[Records from a spatial question set]

_ _ _ _ _

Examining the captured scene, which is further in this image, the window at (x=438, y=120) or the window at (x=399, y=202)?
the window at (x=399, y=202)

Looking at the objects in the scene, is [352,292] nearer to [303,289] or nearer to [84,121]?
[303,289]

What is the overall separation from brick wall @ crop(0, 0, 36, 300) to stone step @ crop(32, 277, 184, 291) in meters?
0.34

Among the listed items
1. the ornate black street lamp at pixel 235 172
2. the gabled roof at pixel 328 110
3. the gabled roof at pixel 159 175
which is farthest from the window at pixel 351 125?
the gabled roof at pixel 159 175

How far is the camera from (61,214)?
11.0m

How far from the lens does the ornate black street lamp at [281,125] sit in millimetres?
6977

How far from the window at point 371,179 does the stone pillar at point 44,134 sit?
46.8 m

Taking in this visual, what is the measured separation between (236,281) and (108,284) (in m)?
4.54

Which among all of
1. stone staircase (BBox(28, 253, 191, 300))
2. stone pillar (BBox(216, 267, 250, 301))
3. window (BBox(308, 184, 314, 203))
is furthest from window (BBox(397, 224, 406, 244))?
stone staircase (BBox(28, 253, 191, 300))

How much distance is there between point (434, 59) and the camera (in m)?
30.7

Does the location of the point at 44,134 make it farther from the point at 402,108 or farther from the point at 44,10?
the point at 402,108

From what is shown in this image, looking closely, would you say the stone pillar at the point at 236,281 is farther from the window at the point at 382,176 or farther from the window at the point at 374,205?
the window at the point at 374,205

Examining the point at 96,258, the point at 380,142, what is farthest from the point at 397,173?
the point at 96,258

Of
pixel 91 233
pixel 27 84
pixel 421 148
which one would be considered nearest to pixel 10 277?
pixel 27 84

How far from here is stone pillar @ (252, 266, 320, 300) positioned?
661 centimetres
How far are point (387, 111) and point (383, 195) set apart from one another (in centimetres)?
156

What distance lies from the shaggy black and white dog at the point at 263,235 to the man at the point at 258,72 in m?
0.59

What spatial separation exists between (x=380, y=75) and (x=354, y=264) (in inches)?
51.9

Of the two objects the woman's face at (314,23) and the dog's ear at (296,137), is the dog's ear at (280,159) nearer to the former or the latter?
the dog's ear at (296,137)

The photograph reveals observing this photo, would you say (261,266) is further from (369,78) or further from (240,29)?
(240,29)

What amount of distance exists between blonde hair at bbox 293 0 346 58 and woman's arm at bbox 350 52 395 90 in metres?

_ _ _ _ _

> [Task instructions]
Copy only this span: the line that contains "Which among all of", the last line, and every line between them.

> [Exercise response]
Which among all of
1. stone staircase (BBox(28, 253, 191, 300))
2. stone pillar (BBox(216, 267, 250, 301))
3. window (BBox(308, 184, 314, 203))
is furthest from window (BBox(397, 224, 406, 244))?
stone staircase (BBox(28, 253, 191, 300))

How much distance is there between point (434, 59) and the camera (in m)?
30.7

Does the location of the point at 44,134 make it farther from the point at 402,108 or farther from the point at 44,10?
the point at 402,108

From what is shown in this image, looking closely, would you say the stone pillar at the point at 236,281 is farther from the window at the point at 382,176 or farther from the window at the point at 374,205?
the window at the point at 374,205

Examining the point at 96,258, the point at 380,142, what is farthest from the point at 397,173?
the point at 96,258

Of
pixel 91 233
pixel 27 84
pixel 421 148
which one would be considered nearest to pixel 10 277?
pixel 27 84

How far from here is stone pillar @ (252, 266, 320, 300) positioned?
661 centimetres
How far are point (387, 111) and point (383, 195) set apart from one another (in centimetres)?
156

What distance lies from the shaggy black and white dog at the point at 263,235 to the man at the point at 258,72 in m?
0.59

What spatial separation exists between (x=380, y=75) and (x=354, y=264) (in inches)?
51.9

Of the two objects the woman's face at (314,23) and the dog's ear at (296,137), is the dog's ear at (280,159) nearer to the former or the latter?
the dog's ear at (296,137)

The photograph reveals observing this photo, would you say (261,266) is further from (369,78) or further from (240,29)?
(240,29)

What amount of distance exists between blonde hair at bbox 293 0 346 58 and woman's arm at bbox 350 52 395 90 in metres?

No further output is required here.